▶ **About this exercise**
Every line below that holds "site" must be copied.

▶ **Study material**
---
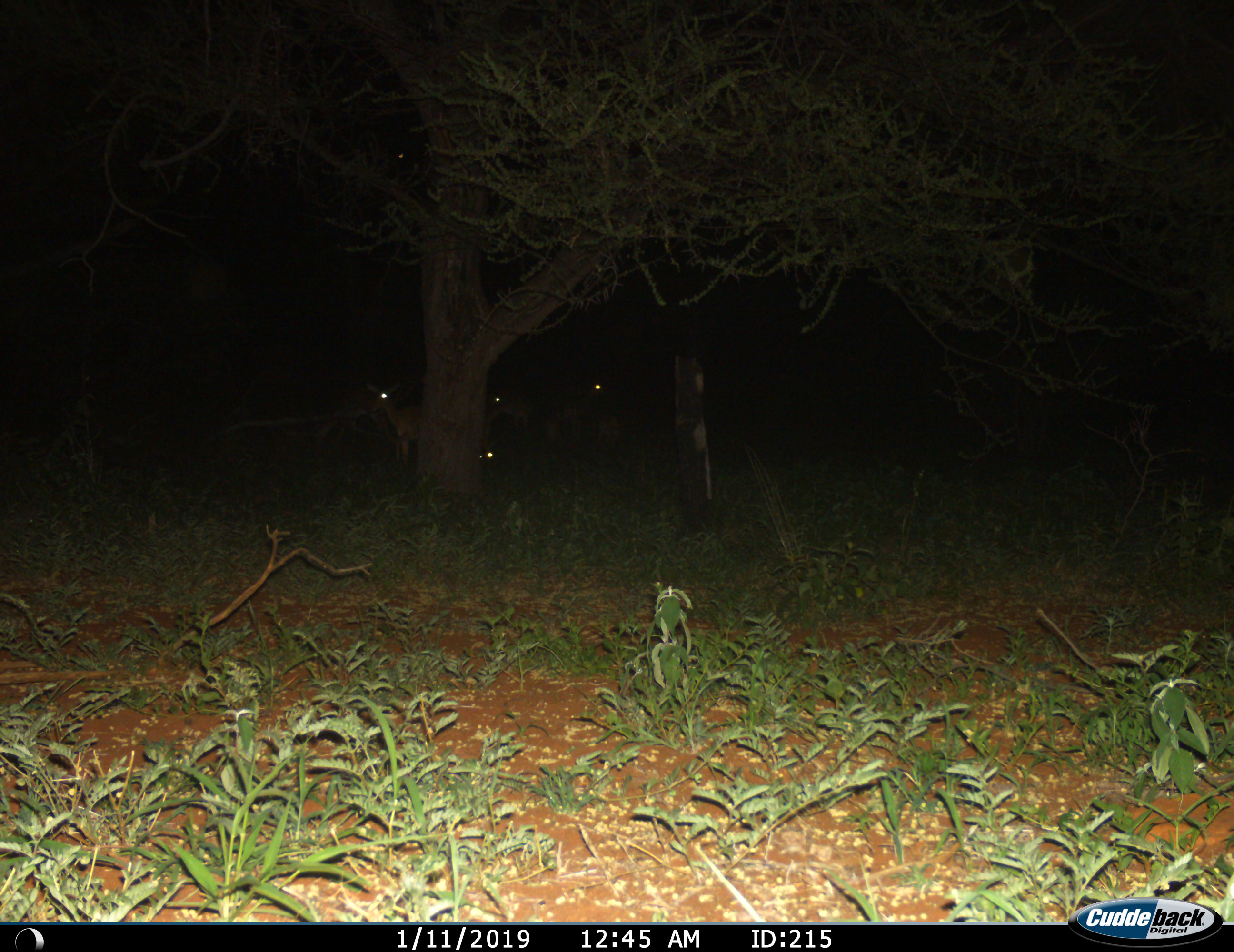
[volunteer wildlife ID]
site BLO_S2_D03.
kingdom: Animalia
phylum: Chordata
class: Mammalia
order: Artiodactyla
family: Bovidae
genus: Aepyceros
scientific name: Aepyceros melampus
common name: impala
Impala (Aepyceros melampus), count 4. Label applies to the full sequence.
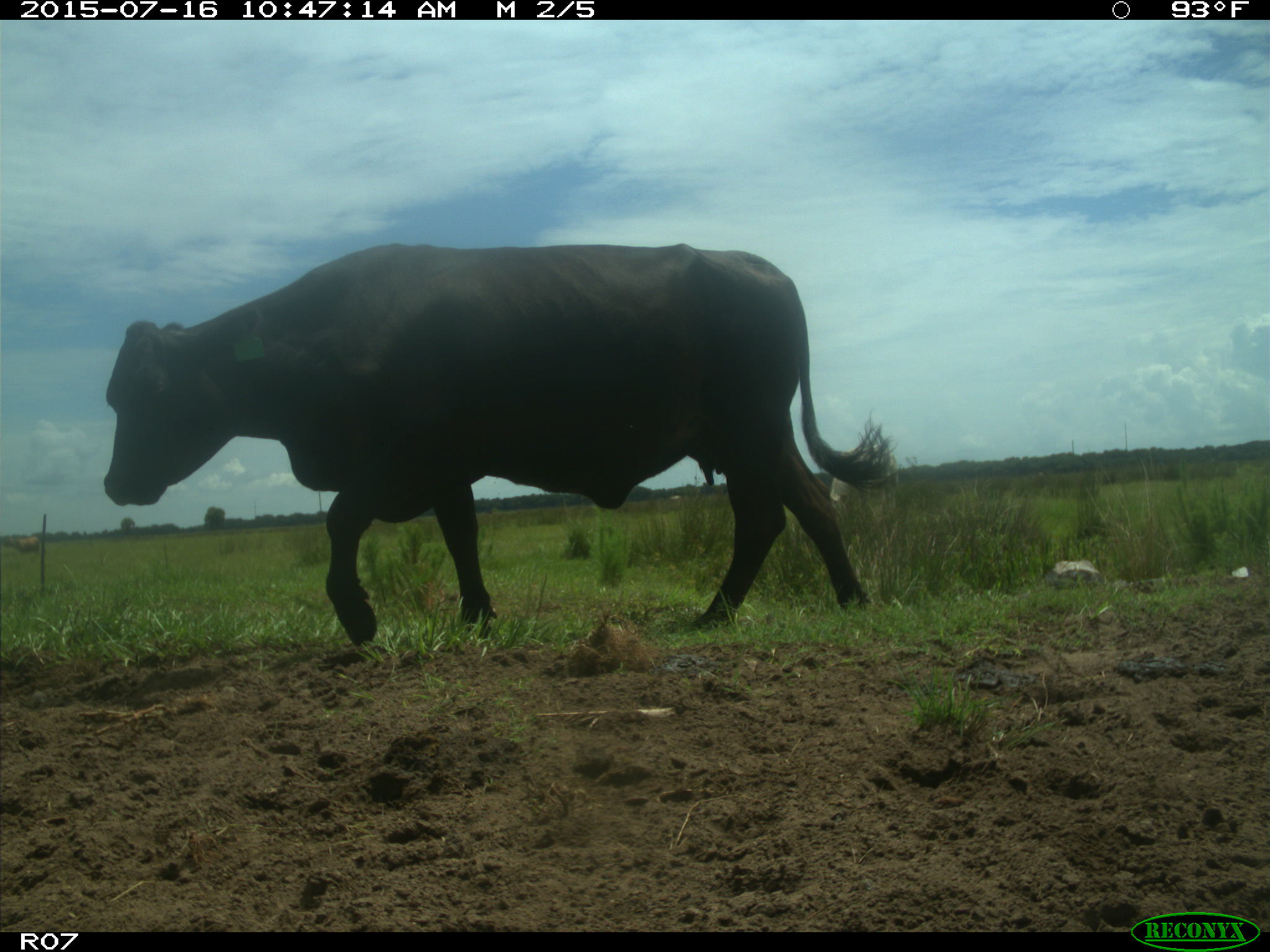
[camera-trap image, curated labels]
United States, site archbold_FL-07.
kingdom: Animalia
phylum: Chordata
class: Mammalia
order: Artiodactyla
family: Bovidae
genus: Bos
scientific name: Bos taurus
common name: domestic cow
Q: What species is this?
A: Bos taurus (domestic cow).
---
▶ **Output for this exercise**
site BLO_S2_D03.
United States, site archbold_FL-07.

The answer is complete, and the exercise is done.